Many a truth is spoken in jest, and Douglas Adams' "The Hitchhiker's Guide To The Galaxy" is full of wry truths. Here's one about money on Planet Earth:
Most of the people living on it were unhappy for pretty much of the time. Many solutions were suggested for this problem, but most of these were largely concerned with the movements of small, green pieces of paper, which is odd, because on the whole, it wasn't the small, green pieces of paper which were unhappy.
It's odd how money seems more important than the here-and-now. Some would say that money changes real life for the worse, because it is a distorted representation of reality.
One solution is to try to amend the money system. This site reproduces the text of Richard Douthwaite's "The Ecology Of Money", a piece on money and community currency systems.
Another is to try to live without money, or nearly so, and instead have a more direct relationship with the land - for example, the Tinker's Bubble community in Somerset.

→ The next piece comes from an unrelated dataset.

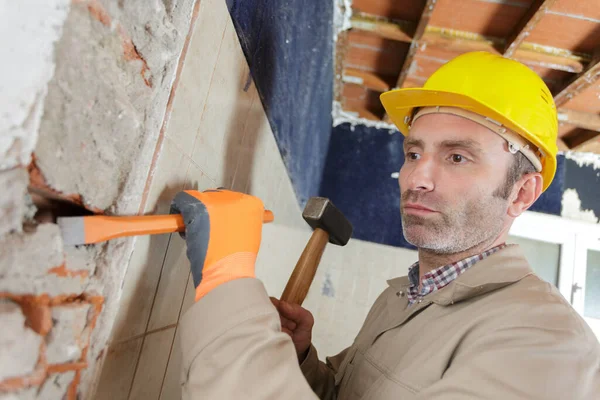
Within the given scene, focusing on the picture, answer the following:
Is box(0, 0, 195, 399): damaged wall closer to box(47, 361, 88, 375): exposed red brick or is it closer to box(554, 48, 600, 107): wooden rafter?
box(47, 361, 88, 375): exposed red brick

I don't know whether the whole world can go that way - not everyone is so skilful, or can get hold of such lovely land and resources in such a relatively peaceful, prosperous and tolerant country; but to quote the poet Elizabeth Jennings, "sickness for Eden was so strong".
Meanwhile, the rest of us have to use some of our precious time, trying to prevent the value of our savings being stolen by inflation, and avoiding the worst consequences of an ill-managed economic system that, if it breaks down, could lead to a long period of hardship.